Strengthening penalties is the good part of this legislation. Eliminating the secret ballot is the bad part. Labor organizations like the AFL-CIO have been lobbying for this legislation for a long time, arguing that the union-creation process is long and difficult, and in the time between when employees sign the initial petition and when the NLRB calls for the election, management can attempt to dissuade employees from joining the union. If this is true, it still doesn’t explain why the Express process for forming a union must eliminate the secret ballot. The whole point of having a secret ballot in union elections is to protect employees from intimidation or retaliation, from the union as well as from the management. President Obama should veto this legislation or tell Democrats in the Senate to amend it so as to include a provision for secret ballots. There’s no reason why employees shouldn’t have secret ballots.
The Fairness Doctrine
Prior to 1987, there was a fairness doctrine, also called the equal time rule, present in broadcast television and radio. I’ll quote the above-linked website’s description of it, since it’s simple and good:
Simply put, a station which sells or gives one minute to Candidate A must sell or give the same amount of time with the same audience potential to all other candidates for the particular office. However, a candidate who can not afford time does not receive free time unless his or her opponent is also given free time.
(Upon reading the website linked above, I realized that it was written by Howard Kleiman, the very Miami University communications professor whose class first got me interested in First Amendment law!)

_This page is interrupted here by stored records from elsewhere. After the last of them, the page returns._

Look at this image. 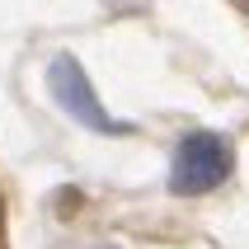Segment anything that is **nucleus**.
Listing matches in <instances>:
<instances>
[{"instance_id":"nucleus-1","label":"nucleus","mask_w":249,"mask_h":249,"mask_svg":"<svg viewBox=\"0 0 249 249\" xmlns=\"http://www.w3.org/2000/svg\"><path fill=\"white\" fill-rule=\"evenodd\" d=\"M235 169V151L231 141L216 132H188L174 146V165H169V193L179 197H202L212 188H221Z\"/></svg>"},{"instance_id":"nucleus-2","label":"nucleus","mask_w":249,"mask_h":249,"mask_svg":"<svg viewBox=\"0 0 249 249\" xmlns=\"http://www.w3.org/2000/svg\"><path fill=\"white\" fill-rule=\"evenodd\" d=\"M47 89H52V99L75 123L99 132V137H127V132H132V123H118V118L99 104L94 85H89V75H85V66L75 56H56L52 66H47Z\"/></svg>"}]
</instances>
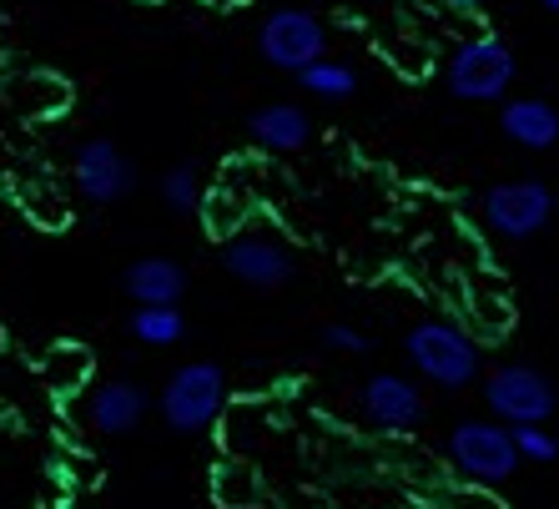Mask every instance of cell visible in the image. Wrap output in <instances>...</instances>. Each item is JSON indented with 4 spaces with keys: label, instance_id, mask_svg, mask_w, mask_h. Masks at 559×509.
Segmentation results:
<instances>
[{
    "label": "cell",
    "instance_id": "7",
    "mask_svg": "<svg viewBox=\"0 0 559 509\" xmlns=\"http://www.w3.org/2000/svg\"><path fill=\"white\" fill-rule=\"evenodd\" d=\"M484 223L504 242H530L549 227L555 217V192L539 177H514V182H495L484 192Z\"/></svg>",
    "mask_w": 559,
    "mask_h": 509
},
{
    "label": "cell",
    "instance_id": "11",
    "mask_svg": "<svg viewBox=\"0 0 559 509\" xmlns=\"http://www.w3.org/2000/svg\"><path fill=\"white\" fill-rule=\"evenodd\" d=\"M146 409H152V399H146L142 383H131V379H106L86 399V418H92V429L106 434V439H121V434L142 429Z\"/></svg>",
    "mask_w": 559,
    "mask_h": 509
},
{
    "label": "cell",
    "instance_id": "12",
    "mask_svg": "<svg viewBox=\"0 0 559 509\" xmlns=\"http://www.w3.org/2000/svg\"><path fill=\"white\" fill-rule=\"evenodd\" d=\"M499 131L524 152H549L559 146V106L545 96H509L499 106Z\"/></svg>",
    "mask_w": 559,
    "mask_h": 509
},
{
    "label": "cell",
    "instance_id": "13",
    "mask_svg": "<svg viewBox=\"0 0 559 509\" xmlns=\"http://www.w3.org/2000/svg\"><path fill=\"white\" fill-rule=\"evenodd\" d=\"M248 137L273 157H293L312 142V117L293 102H267L248 117Z\"/></svg>",
    "mask_w": 559,
    "mask_h": 509
},
{
    "label": "cell",
    "instance_id": "16",
    "mask_svg": "<svg viewBox=\"0 0 559 509\" xmlns=\"http://www.w3.org/2000/svg\"><path fill=\"white\" fill-rule=\"evenodd\" d=\"M131 339L146 343V348H171V343L187 339V318L177 303H162V308H136L131 313Z\"/></svg>",
    "mask_w": 559,
    "mask_h": 509
},
{
    "label": "cell",
    "instance_id": "20",
    "mask_svg": "<svg viewBox=\"0 0 559 509\" xmlns=\"http://www.w3.org/2000/svg\"><path fill=\"white\" fill-rule=\"evenodd\" d=\"M443 5H454V11H464V15H479L484 11V0H443Z\"/></svg>",
    "mask_w": 559,
    "mask_h": 509
},
{
    "label": "cell",
    "instance_id": "10",
    "mask_svg": "<svg viewBox=\"0 0 559 509\" xmlns=\"http://www.w3.org/2000/svg\"><path fill=\"white\" fill-rule=\"evenodd\" d=\"M358 414L383 434H408L429 418V399L404 374H373L358 383Z\"/></svg>",
    "mask_w": 559,
    "mask_h": 509
},
{
    "label": "cell",
    "instance_id": "18",
    "mask_svg": "<svg viewBox=\"0 0 559 509\" xmlns=\"http://www.w3.org/2000/svg\"><path fill=\"white\" fill-rule=\"evenodd\" d=\"M514 449H520V464H555L559 459V439L545 424H520L514 429Z\"/></svg>",
    "mask_w": 559,
    "mask_h": 509
},
{
    "label": "cell",
    "instance_id": "9",
    "mask_svg": "<svg viewBox=\"0 0 559 509\" xmlns=\"http://www.w3.org/2000/svg\"><path fill=\"white\" fill-rule=\"evenodd\" d=\"M222 268L237 277L242 287H258V293H273V287H287L298 277V258L287 242L267 233H237L222 242Z\"/></svg>",
    "mask_w": 559,
    "mask_h": 509
},
{
    "label": "cell",
    "instance_id": "5",
    "mask_svg": "<svg viewBox=\"0 0 559 509\" xmlns=\"http://www.w3.org/2000/svg\"><path fill=\"white\" fill-rule=\"evenodd\" d=\"M449 464L474 484H504L520 470V449H514V429L499 418H464L449 434Z\"/></svg>",
    "mask_w": 559,
    "mask_h": 509
},
{
    "label": "cell",
    "instance_id": "19",
    "mask_svg": "<svg viewBox=\"0 0 559 509\" xmlns=\"http://www.w3.org/2000/svg\"><path fill=\"white\" fill-rule=\"evenodd\" d=\"M323 348L328 353H348V358H358V353H368V339L358 333L353 323H328L323 328Z\"/></svg>",
    "mask_w": 559,
    "mask_h": 509
},
{
    "label": "cell",
    "instance_id": "14",
    "mask_svg": "<svg viewBox=\"0 0 559 509\" xmlns=\"http://www.w3.org/2000/svg\"><path fill=\"white\" fill-rule=\"evenodd\" d=\"M121 293L136 308H162V303L187 298V268L177 258H136L121 273Z\"/></svg>",
    "mask_w": 559,
    "mask_h": 509
},
{
    "label": "cell",
    "instance_id": "15",
    "mask_svg": "<svg viewBox=\"0 0 559 509\" xmlns=\"http://www.w3.org/2000/svg\"><path fill=\"white\" fill-rule=\"evenodd\" d=\"M298 81H302V92L318 96V102H348V96H358V71L348 61H333V56L302 66Z\"/></svg>",
    "mask_w": 559,
    "mask_h": 509
},
{
    "label": "cell",
    "instance_id": "3",
    "mask_svg": "<svg viewBox=\"0 0 559 509\" xmlns=\"http://www.w3.org/2000/svg\"><path fill=\"white\" fill-rule=\"evenodd\" d=\"M514 76H520V61L509 51V40H499L495 31L459 40L454 56H449V92L459 102H474V106L504 102Z\"/></svg>",
    "mask_w": 559,
    "mask_h": 509
},
{
    "label": "cell",
    "instance_id": "4",
    "mask_svg": "<svg viewBox=\"0 0 559 509\" xmlns=\"http://www.w3.org/2000/svg\"><path fill=\"white\" fill-rule=\"evenodd\" d=\"M479 389H484L489 414H495L499 424H509V429H520V424H545V418H555V409H559L555 379L534 364H499L495 374H479Z\"/></svg>",
    "mask_w": 559,
    "mask_h": 509
},
{
    "label": "cell",
    "instance_id": "2",
    "mask_svg": "<svg viewBox=\"0 0 559 509\" xmlns=\"http://www.w3.org/2000/svg\"><path fill=\"white\" fill-rule=\"evenodd\" d=\"M222 404H227V374L212 358H197V364H182L162 383L156 393V409L167 418L171 434H202L222 418Z\"/></svg>",
    "mask_w": 559,
    "mask_h": 509
},
{
    "label": "cell",
    "instance_id": "8",
    "mask_svg": "<svg viewBox=\"0 0 559 509\" xmlns=\"http://www.w3.org/2000/svg\"><path fill=\"white\" fill-rule=\"evenodd\" d=\"M71 182L92 208H117V202H127L136 192V162L111 137H92L71 157Z\"/></svg>",
    "mask_w": 559,
    "mask_h": 509
},
{
    "label": "cell",
    "instance_id": "17",
    "mask_svg": "<svg viewBox=\"0 0 559 509\" xmlns=\"http://www.w3.org/2000/svg\"><path fill=\"white\" fill-rule=\"evenodd\" d=\"M156 192H162V202H167L171 212H197L202 208V197H207V187H202V167H197V162H177V167L162 171Z\"/></svg>",
    "mask_w": 559,
    "mask_h": 509
},
{
    "label": "cell",
    "instance_id": "6",
    "mask_svg": "<svg viewBox=\"0 0 559 509\" xmlns=\"http://www.w3.org/2000/svg\"><path fill=\"white\" fill-rule=\"evenodd\" d=\"M258 51H262V61H267V66H277V71H293V76H298L302 66H312V61H323V56H328L323 15L308 11V5H277V11L262 15Z\"/></svg>",
    "mask_w": 559,
    "mask_h": 509
},
{
    "label": "cell",
    "instance_id": "22",
    "mask_svg": "<svg viewBox=\"0 0 559 509\" xmlns=\"http://www.w3.org/2000/svg\"><path fill=\"white\" fill-rule=\"evenodd\" d=\"M555 208H559V192H555Z\"/></svg>",
    "mask_w": 559,
    "mask_h": 509
},
{
    "label": "cell",
    "instance_id": "1",
    "mask_svg": "<svg viewBox=\"0 0 559 509\" xmlns=\"http://www.w3.org/2000/svg\"><path fill=\"white\" fill-rule=\"evenodd\" d=\"M404 353L408 364H414L418 379L439 383V389H468V383H479L484 374V348L474 333H464L459 323L449 318H424L404 333Z\"/></svg>",
    "mask_w": 559,
    "mask_h": 509
},
{
    "label": "cell",
    "instance_id": "21",
    "mask_svg": "<svg viewBox=\"0 0 559 509\" xmlns=\"http://www.w3.org/2000/svg\"><path fill=\"white\" fill-rule=\"evenodd\" d=\"M539 5H545V11H555V15H559V0H539Z\"/></svg>",
    "mask_w": 559,
    "mask_h": 509
}]
</instances>
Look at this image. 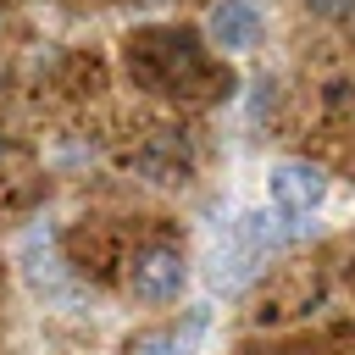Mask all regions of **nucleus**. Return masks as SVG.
<instances>
[{
  "instance_id": "nucleus-1",
  "label": "nucleus",
  "mask_w": 355,
  "mask_h": 355,
  "mask_svg": "<svg viewBox=\"0 0 355 355\" xmlns=\"http://www.w3.org/2000/svg\"><path fill=\"white\" fill-rule=\"evenodd\" d=\"M128 67L150 89H161V94H178V89L205 83V55H200L194 33H183V28H144L128 44Z\"/></svg>"
},
{
  "instance_id": "nucleus-2",
  "label": "nucleus",
  "mask_w": 355,
  "mask_h": 355,
  "mask_svg": "<svg viewBox=\"0 0 355 355\" xmlns=\"http://www.w3.org/2000/svg\"><path fill=\"white\" fill-rule=\"evenodd\" d=\"M283 227H277V216H266V211H250V216H239L233 222V233H227V244H216V255H211V283L216 288H244L261 266H266V255L272 250H283Z\"/></svg>"
},
{
  "instance_id": "nucleus-3",
  "label": "nucleus",
  "mask_w": 355,
  "mask_h": 355,
  "mask_svg": "<svg viewBox=\"0 0 355 355\" xmlns=\"http://www.w3.org/2000/svg\"><path fill=\"white\" fill-rule=\"evenodd\" d=\"M266 200H272V211H277L283 222H305V216L327 200V178H322V166H311V161H277L272 178H266Z\"/></svg>"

Obama and other Democrats have toyed around with the idea of resurrecting the fairness doctrine. A lot of them blame the rise of conservative talk radio (specifically, Rush Limbaugh) on the elimination of the fairness doctrine. With no requirement for equal time for all sides, the airwaves skewed to the right, creating a pulpit from which people like Rush, Michael Savage, Glenn Beck, Sean Hannity, et al. can spew their Republican talking points. Democrats have attempted, in Air America, to create a similar network of their own, but it isn’t nearly as popular.
Legislating “fairness” is a terrible idea, both in principle and in execution. Just last week, the FCC and Fox Broadcasting duked it out in the Supreme Court over the issue of “indecency.” I can only imagine the tremendous amounts of litigation that would ensue from such a doctrine. That’s just the execution. On the issue of fairness, who is the government to determine “fairness”? The idea that the government exists to provide equity of points of view runs contradictory to the First Amendment. All the government does is guarantee that any side has a platform free from government interference; what the sides choose to do with that platform, or the degree to which they choose to use it, is up to them. The fairness doctrine could also give false dichotomy to scenarios in which there really aren’t two points of view (evolution/intelligent design comes immediately to mind; to suggest that both theories have equal veracity and should be debated equally is ludicrous; intelligent design does not deserve to be legitimized by placing it on par with evolution).
President Obama, please don’t pass the Employee Free Choice Act — not unless it’s altered to specify secret ballot elections. And please, please, please don’t bring back the fairness doctrine; it may work pragmatically to stem the tide of conservative talk radio, but as a theory, it’s broken and could lead to the inclusion of points of view that might otherwise be correctly disdained through the marketplace of ideas.